Getting started
===============

Installation
------------

Install the package from PyPI:

.. code-block:: bash

   pip install hugiml-core

Install optional extras when needed:

.. code-block:: bash

   pip install "hugiml-core[plots]"          # Plotly dashboards and profile plots
   pip install "hugiml-core[benchmarks]"     # benchmark comparison dependencies
   pip install "hugiml-core[imbalanced]"     # imbalanced-learn helper pipeline
   pip install "hugiml-core[explainability]" # SHAP bridge
   pip install "hugiml-core[server]"         # FastAPI inference server dependencies
   pip install "hugiml-core[all]"            # all optional extras

Build from source when you need to edit the C++ extension or package internals:

.. code-block:: bash

   git clone https://github.com/srikumar2050/hugiml-core.git
   cd hugiml-core
   pip install -e ".[dev]"
   python setup.py build_ext --inplace

Minimal classifier workflow
---------------------------

``prepareXy`` performs schema and type preparation only. It does not mine patterns or fit the model. Mining and downstream classifier fitting happen inside ``fit``.

.. code-block:: python

   import pandas as pd
   from sklearn.model_selection import train_test_split
   from sklearn.metrics import roc_auc_score
   from hugiml import HUGIMLClassifier

   clf = HUGIMLClassifier(B=7, L=1, G=5e-3)

   X_enc, y_enc = clf.prepareXy(X_df, y)
   X_train, X_test, y_train, y_test = train_test_split(
       X_enc,
       y_enc,
       test_size=0.25,
       stratify=y_enc,
       random_state=42,
   )

   clf.fit(X_train, y_train)
   proba = clf.predict_proba(X_test)[:, 1]
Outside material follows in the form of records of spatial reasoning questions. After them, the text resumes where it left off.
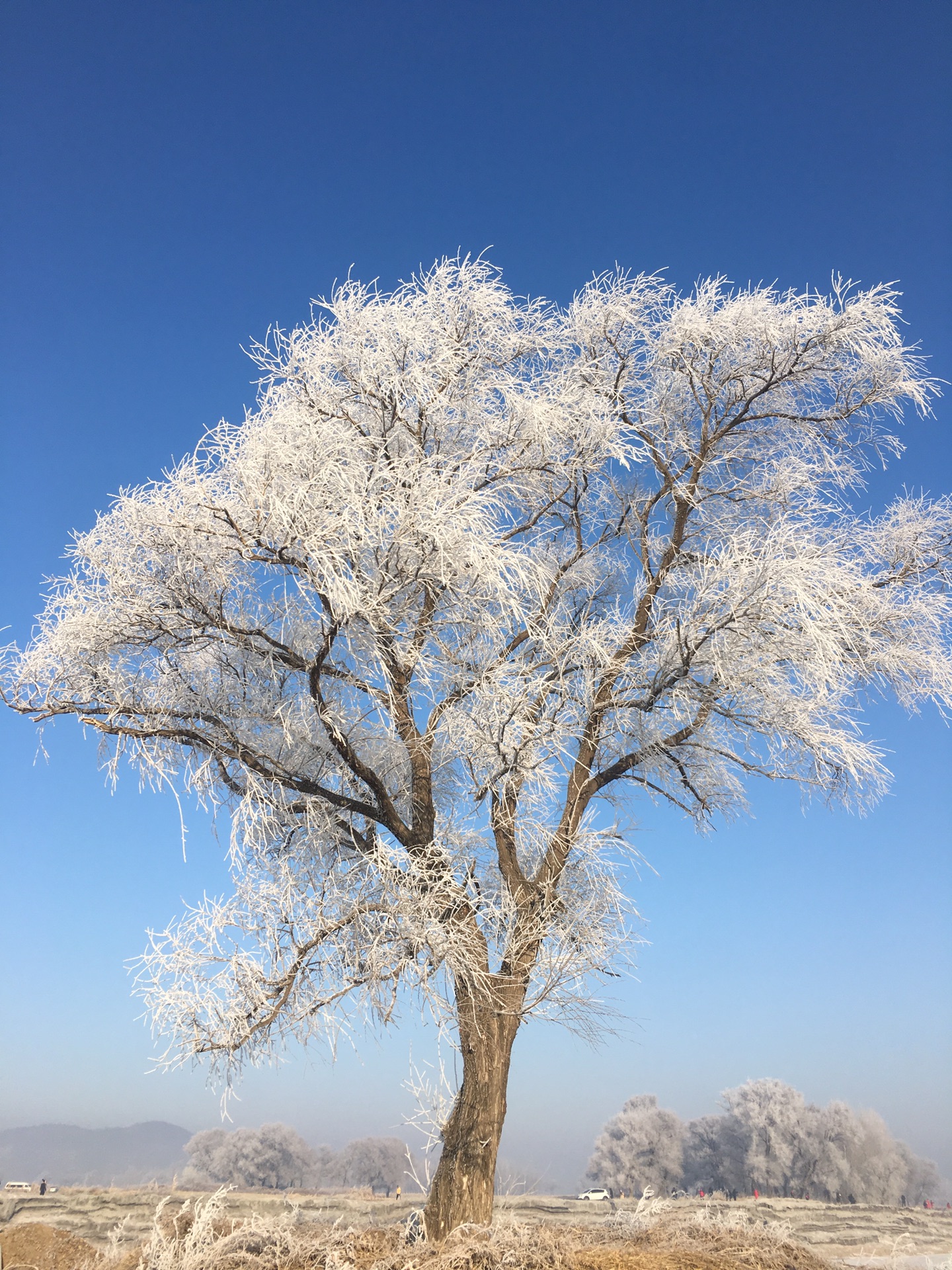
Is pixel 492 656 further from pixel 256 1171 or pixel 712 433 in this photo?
pixel 256 1171

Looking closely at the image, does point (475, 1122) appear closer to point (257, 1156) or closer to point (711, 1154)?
point (711, 1154)

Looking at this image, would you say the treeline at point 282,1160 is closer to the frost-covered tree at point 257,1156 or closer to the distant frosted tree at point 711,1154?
the frost-covered tree at point 257,1156

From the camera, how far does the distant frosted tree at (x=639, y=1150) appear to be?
2420 cm

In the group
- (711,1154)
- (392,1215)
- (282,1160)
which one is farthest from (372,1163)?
(392,1215)

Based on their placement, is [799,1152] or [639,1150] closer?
[799,1152]

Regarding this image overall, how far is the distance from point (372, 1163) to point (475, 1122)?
23560 millimetres

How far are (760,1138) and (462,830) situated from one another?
20.0 m

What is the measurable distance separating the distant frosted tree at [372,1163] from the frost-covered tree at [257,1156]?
41.7 inches

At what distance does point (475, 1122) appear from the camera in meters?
6.34

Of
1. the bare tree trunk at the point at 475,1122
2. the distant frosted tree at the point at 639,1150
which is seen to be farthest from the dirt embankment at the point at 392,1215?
the distant frosted tree at the point at 639,1150

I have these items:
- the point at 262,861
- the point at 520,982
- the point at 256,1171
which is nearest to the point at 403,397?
the point at 262,861

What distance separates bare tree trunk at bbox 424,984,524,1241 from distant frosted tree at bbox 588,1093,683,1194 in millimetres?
20139

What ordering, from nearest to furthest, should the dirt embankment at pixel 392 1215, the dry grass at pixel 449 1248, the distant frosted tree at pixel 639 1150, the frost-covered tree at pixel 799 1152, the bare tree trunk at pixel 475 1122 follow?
the dry grass at pixel 449 1248 → the bare tree trunk at pixel 475 1122 → the dirt embankment at pixel 392 1215 → the frost-covered tree at pixel 799 1152 → the distant frosted tree at pixel 639 1150

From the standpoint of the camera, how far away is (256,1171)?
82.1 feet
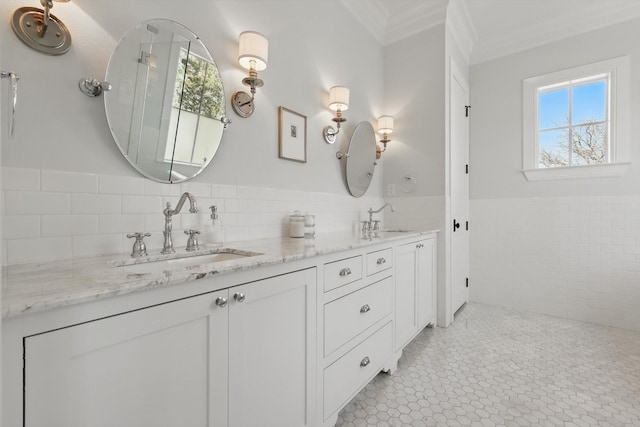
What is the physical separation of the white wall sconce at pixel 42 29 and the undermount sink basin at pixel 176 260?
0.82 m

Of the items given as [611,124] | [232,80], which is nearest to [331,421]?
[232,80]

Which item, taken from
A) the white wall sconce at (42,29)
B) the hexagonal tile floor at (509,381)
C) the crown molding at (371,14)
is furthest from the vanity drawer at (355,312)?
the crown molding at (371,14)

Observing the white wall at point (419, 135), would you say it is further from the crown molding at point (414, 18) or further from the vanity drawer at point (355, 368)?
the vanity drawer at point (355, 368)

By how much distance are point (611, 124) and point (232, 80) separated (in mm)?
3431

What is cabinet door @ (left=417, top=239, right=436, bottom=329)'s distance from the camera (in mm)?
2381

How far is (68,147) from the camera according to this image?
1126 millimetres

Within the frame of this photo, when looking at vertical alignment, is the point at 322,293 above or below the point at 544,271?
above

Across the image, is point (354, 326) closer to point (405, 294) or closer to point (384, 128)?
point (405, 294)

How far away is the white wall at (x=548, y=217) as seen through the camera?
272cm

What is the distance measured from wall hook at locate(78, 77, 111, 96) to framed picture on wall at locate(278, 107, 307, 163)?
991 mm

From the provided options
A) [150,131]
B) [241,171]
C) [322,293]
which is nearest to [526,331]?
[322,293]

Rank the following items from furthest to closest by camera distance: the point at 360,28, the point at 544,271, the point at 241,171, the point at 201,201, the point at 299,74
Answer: the point at 544,271
the point at 360,28
the point at 299,74
the point at 241,171
the point at 201,201

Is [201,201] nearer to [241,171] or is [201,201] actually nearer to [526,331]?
[241,171]

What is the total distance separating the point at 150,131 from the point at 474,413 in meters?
2.16
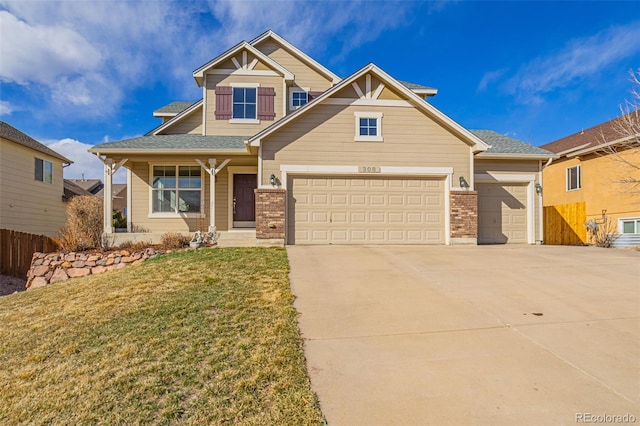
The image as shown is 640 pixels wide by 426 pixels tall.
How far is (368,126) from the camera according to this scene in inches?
445

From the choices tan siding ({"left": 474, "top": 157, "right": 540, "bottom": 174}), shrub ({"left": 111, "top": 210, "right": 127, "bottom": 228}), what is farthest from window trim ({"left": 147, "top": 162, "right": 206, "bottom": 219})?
tan siding ({"left": 474, "top": 157, "right": 540, "bottom": 174})

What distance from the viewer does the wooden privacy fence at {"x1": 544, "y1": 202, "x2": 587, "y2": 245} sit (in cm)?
1521

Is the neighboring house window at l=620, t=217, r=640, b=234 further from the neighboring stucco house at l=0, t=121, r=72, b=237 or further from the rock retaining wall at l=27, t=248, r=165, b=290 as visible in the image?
the neighboring stucco house at l=0, t=121, r=72, b=237

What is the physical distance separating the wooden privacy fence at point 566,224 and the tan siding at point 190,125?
16367 millimetres

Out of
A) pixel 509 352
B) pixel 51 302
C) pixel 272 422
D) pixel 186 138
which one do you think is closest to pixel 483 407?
pixel 509 352

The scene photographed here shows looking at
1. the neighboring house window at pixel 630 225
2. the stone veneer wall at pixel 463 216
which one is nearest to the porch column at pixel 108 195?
the stone veneer wall at pixel 463 216

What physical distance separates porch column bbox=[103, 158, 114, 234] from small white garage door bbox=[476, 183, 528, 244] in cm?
1263

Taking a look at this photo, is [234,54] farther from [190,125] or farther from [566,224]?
[566,224]

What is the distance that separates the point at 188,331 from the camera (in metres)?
4.25

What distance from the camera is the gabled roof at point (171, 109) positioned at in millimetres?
15547

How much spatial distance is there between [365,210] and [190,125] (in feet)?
27.0

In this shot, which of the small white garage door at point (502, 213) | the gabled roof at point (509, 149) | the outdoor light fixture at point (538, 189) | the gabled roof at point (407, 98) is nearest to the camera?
the gabled roof at point (407, 98)
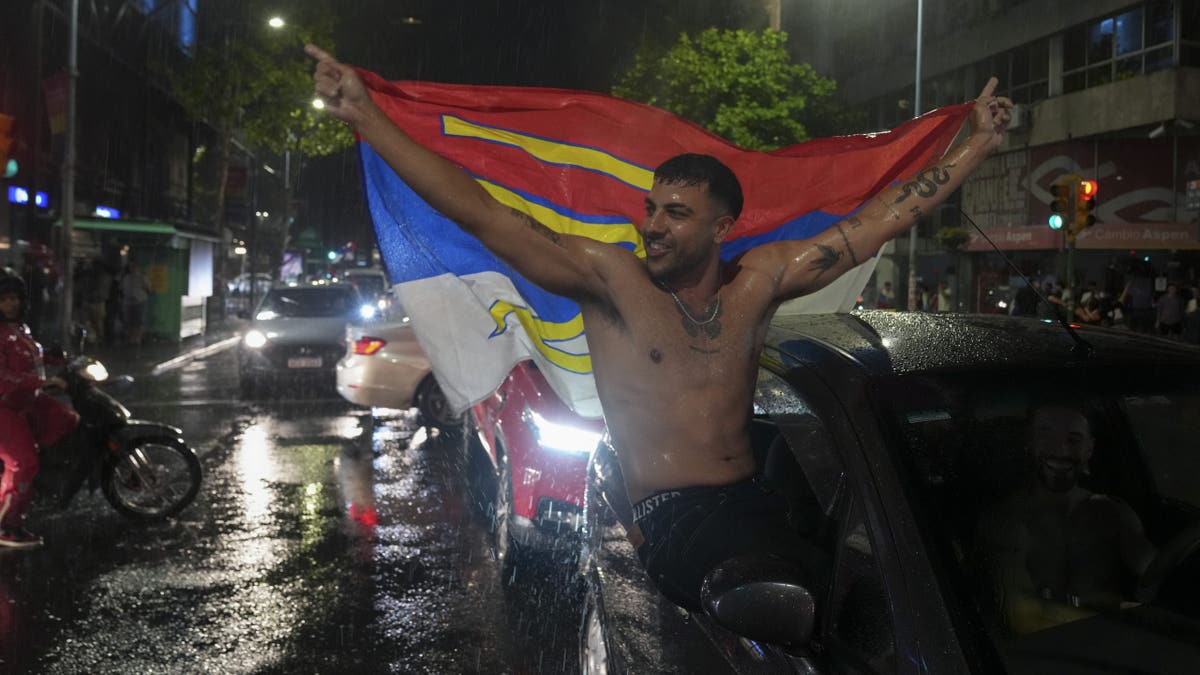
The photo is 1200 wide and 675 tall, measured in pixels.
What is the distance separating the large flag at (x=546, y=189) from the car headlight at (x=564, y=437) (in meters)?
1.24

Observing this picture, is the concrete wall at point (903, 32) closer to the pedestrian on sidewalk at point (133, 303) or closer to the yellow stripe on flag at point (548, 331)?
the pedestrian on sidewalk at point (133, 303)

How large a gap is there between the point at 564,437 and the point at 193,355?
1849 centimetres

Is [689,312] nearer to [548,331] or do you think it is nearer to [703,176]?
[703,176]

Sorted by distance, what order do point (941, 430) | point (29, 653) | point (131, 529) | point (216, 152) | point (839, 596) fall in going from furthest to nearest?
point (216, 152) → point (131, 529) → point (29, 653) → point (941, 430) → point (839, 596)

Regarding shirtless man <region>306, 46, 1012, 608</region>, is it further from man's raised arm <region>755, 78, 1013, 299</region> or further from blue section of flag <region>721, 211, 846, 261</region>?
blue section of flag <region>721, 211, 846, 261</region>

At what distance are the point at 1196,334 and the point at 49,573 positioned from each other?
56.4 feet

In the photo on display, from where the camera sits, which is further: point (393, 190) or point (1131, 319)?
point (1131, 319)

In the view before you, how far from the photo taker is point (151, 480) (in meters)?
7.72

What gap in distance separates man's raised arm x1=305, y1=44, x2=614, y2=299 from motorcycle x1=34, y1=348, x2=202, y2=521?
5277mm

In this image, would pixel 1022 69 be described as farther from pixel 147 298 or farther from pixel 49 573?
pixel 49 573

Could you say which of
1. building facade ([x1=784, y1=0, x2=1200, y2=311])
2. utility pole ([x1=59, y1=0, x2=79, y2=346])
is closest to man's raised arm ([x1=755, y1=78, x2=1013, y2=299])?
utility pole ([x1=59, y1=0, x2=79, y2=346])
   print("AUC:", roc_auc_score(y_test, proba))
   print(clf.model_summary())
   print(clf.get_pattern_info().head())

Cross-validation and production schemas
---------------------------------------

When you already know the feature schema, pass ``allCols`` and ``origColumns`` explicitly. This is often cleaner in cross-validation loops and production pipelines.

.. code-block:: python

   clf = HUGIMLClassifier(
       allCols=[integer_columns, float_columns, categorical_columns],
       origColumns=X_train.columns.tolist(),
       B=15,
       L=1,
       G=1e-5,
       topK=150,
       adaptive_binning=True,
       b_candidates=[2, 3, 5, 7, 10, 15],
   )

   clf.fit(X_train, y_train)
   predictions = clf.predict(X_test)
   probabilities = clf.predict_proba(X_test)

Recommended first checks
------------------------

After fitting, inspect both predictive behavior and explanation complexity:

.. code-block:: python

   print(clf.get_transformed_shape())
   print(clf.get_hug_features()[:10])
   print(clf.feature_importances().head(20))
   print(clf.get_pattern_info().head(20))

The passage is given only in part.